## GOAL OF THE EXERCISE
Return all lines in the material below that contain "site".

-----

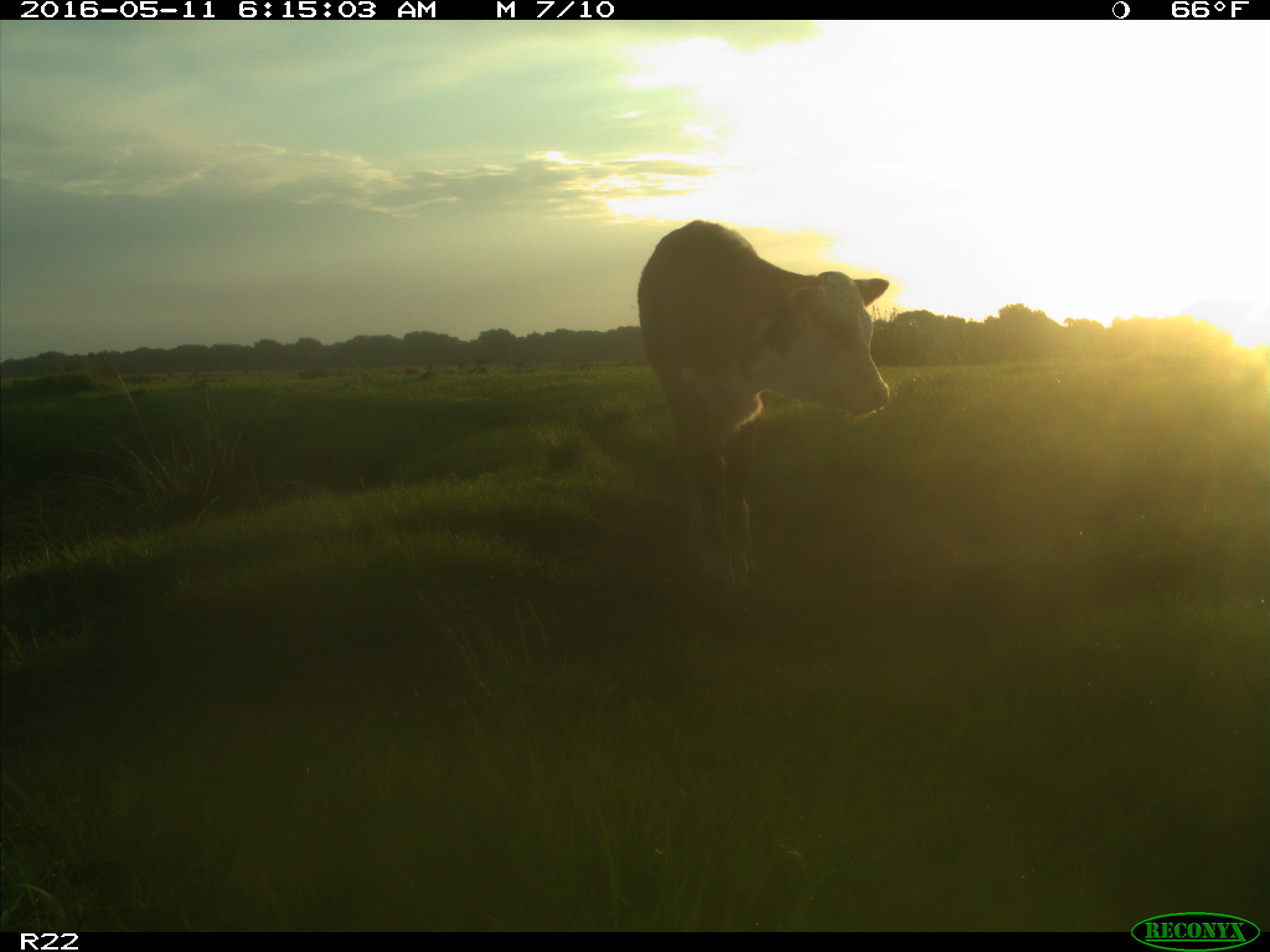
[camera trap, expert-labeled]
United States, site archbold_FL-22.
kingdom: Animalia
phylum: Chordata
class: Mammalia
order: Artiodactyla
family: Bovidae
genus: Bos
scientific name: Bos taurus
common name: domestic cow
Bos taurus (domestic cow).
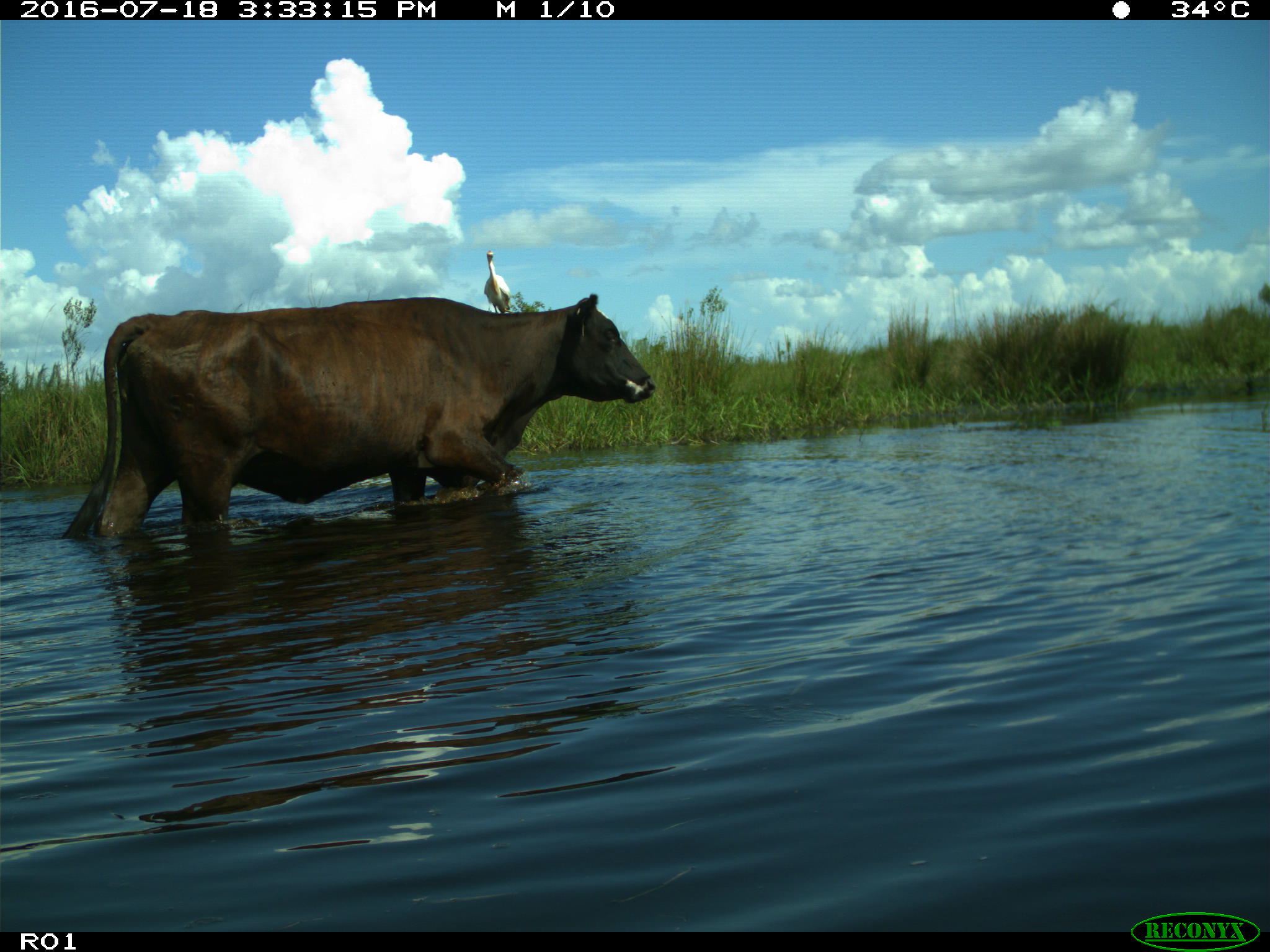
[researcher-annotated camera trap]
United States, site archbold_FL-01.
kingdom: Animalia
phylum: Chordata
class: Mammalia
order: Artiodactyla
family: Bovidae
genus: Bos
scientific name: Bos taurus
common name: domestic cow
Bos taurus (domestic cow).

-----

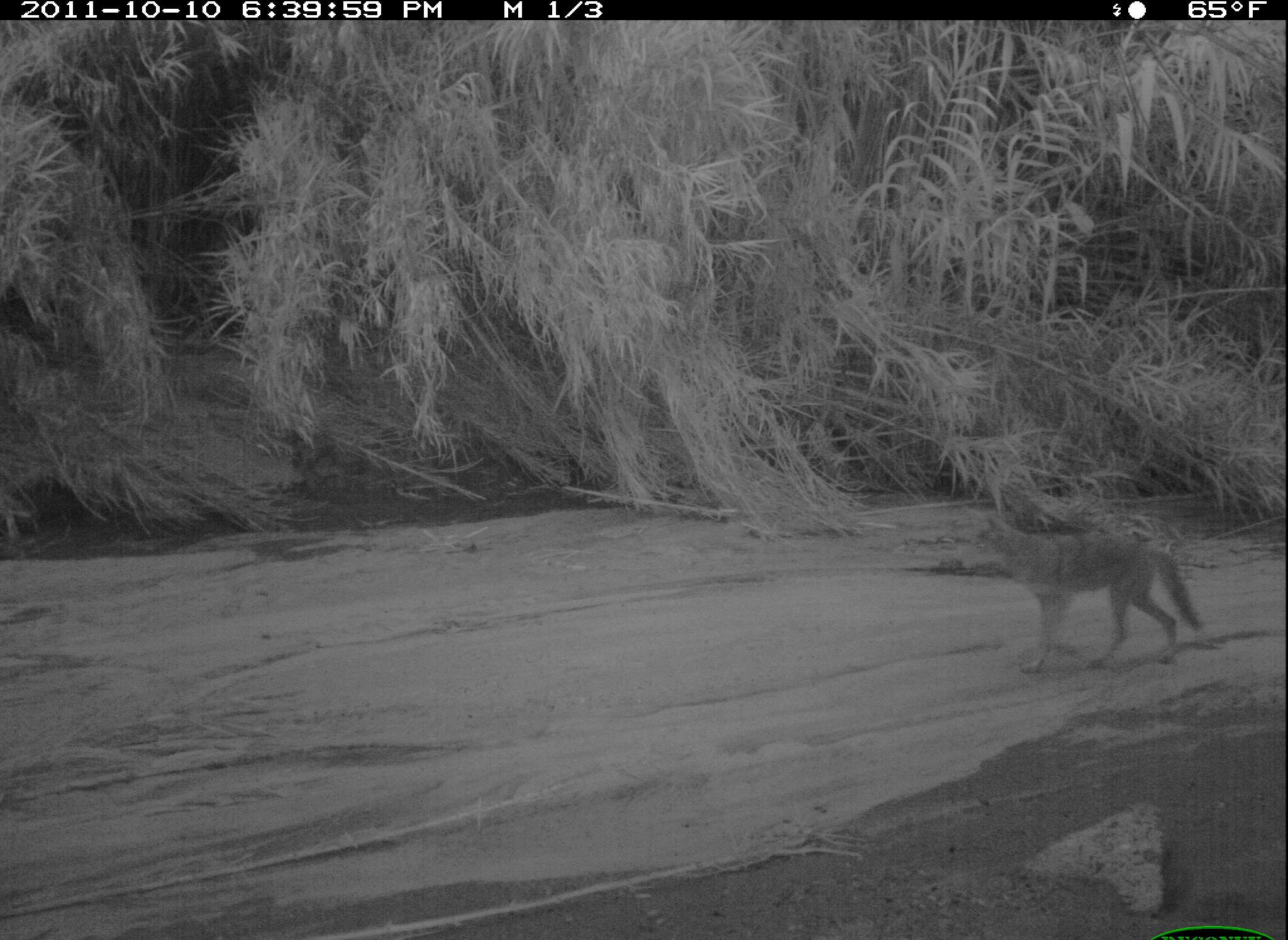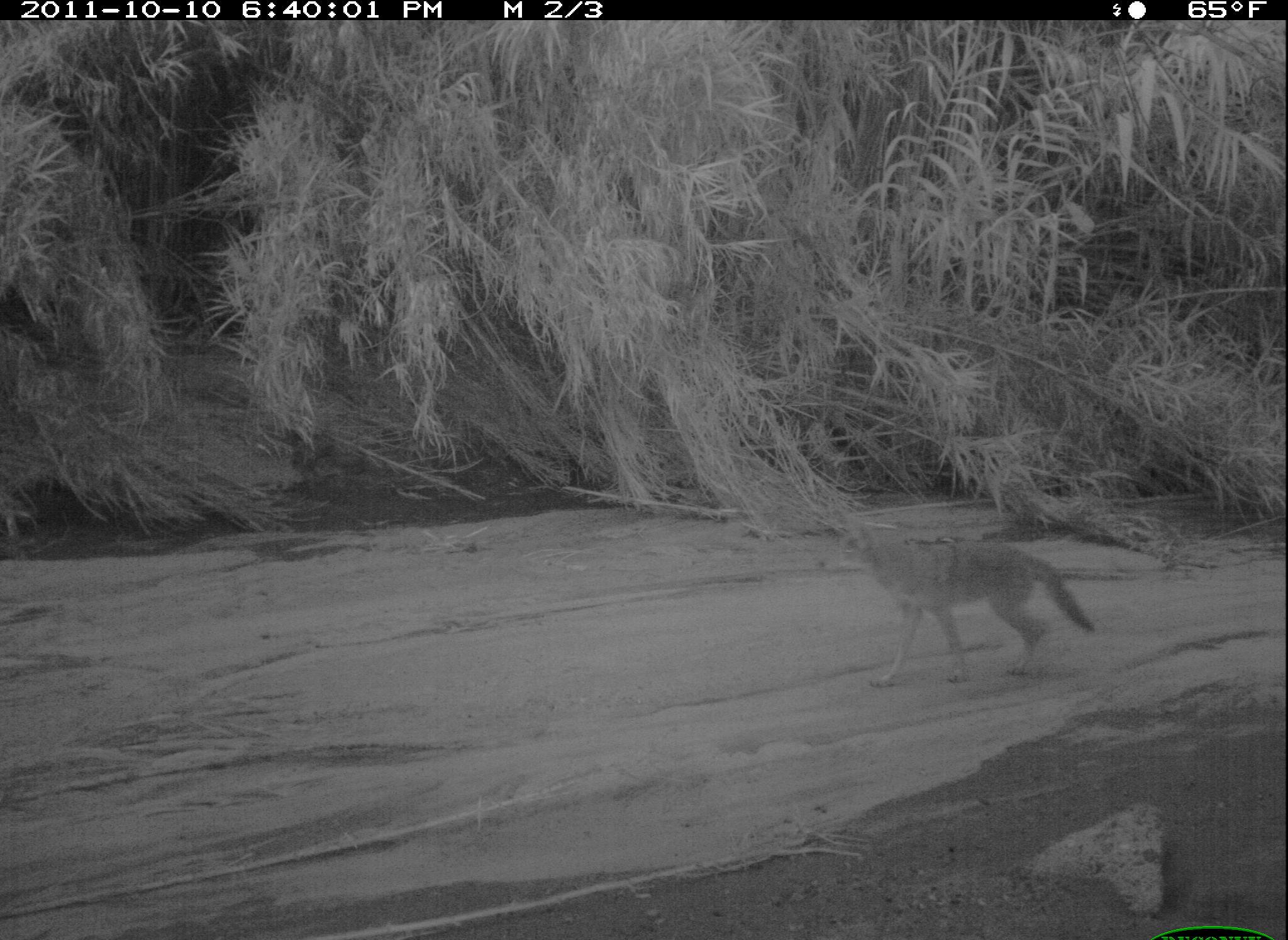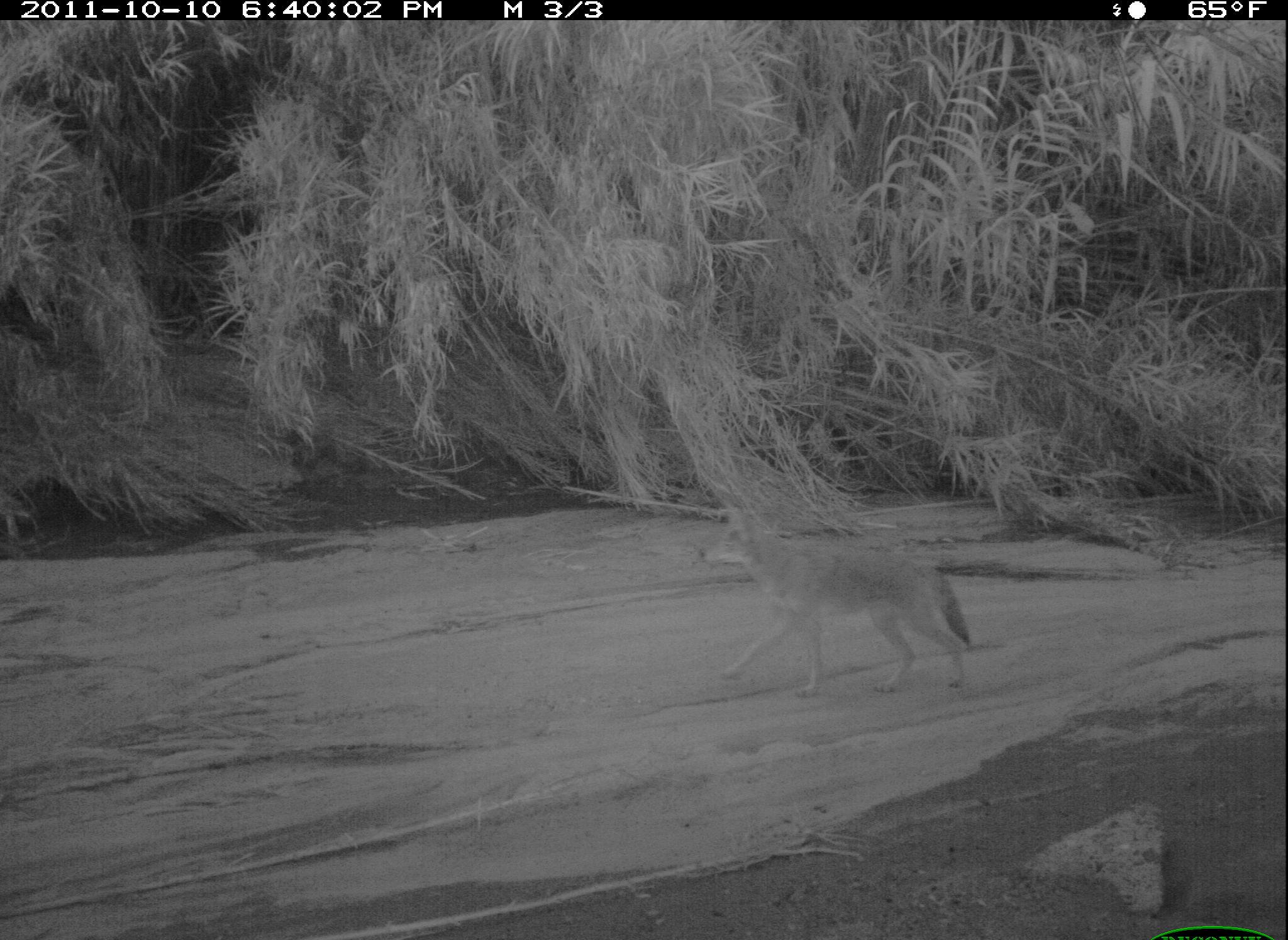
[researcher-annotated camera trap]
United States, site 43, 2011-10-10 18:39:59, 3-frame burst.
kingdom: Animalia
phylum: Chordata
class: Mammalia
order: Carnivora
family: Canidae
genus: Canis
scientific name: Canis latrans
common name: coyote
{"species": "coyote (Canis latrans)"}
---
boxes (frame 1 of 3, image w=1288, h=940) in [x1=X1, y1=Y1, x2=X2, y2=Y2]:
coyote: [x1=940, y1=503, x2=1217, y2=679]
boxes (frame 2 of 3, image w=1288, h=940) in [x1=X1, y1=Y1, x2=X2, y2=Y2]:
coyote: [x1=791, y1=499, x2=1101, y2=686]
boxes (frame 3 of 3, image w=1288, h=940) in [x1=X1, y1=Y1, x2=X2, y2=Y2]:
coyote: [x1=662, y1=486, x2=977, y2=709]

-----

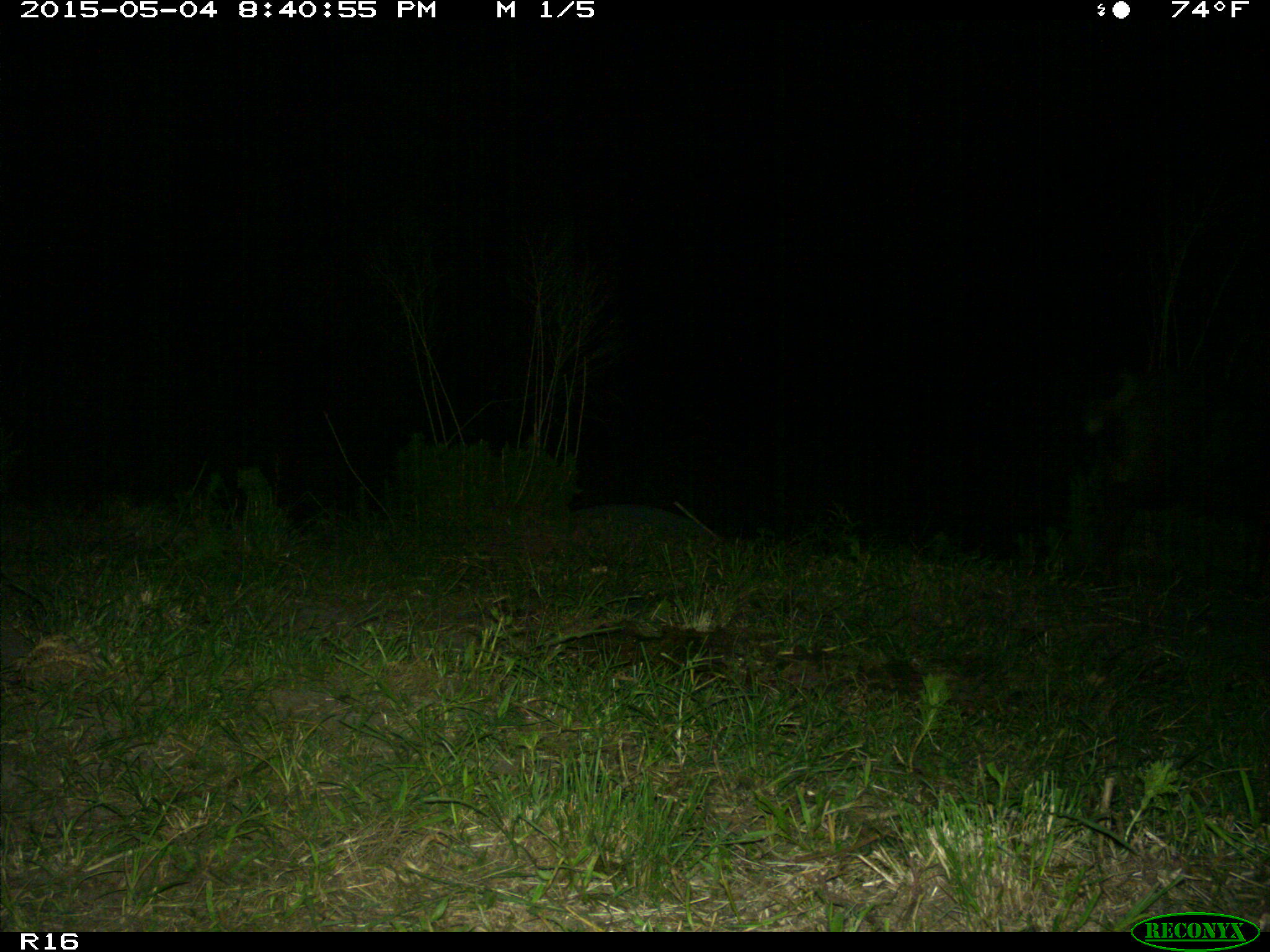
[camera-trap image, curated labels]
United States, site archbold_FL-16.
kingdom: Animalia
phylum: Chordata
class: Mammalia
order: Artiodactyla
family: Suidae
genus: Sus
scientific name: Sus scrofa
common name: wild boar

-----

## RESULT OF THIS TASK
United States, site archbold_FL-22.
United States, site archbold_FL-01.
United States, site 43, 2011-10-10 18:39:59, 3-frame burst.
United States, site archbold_FL-16.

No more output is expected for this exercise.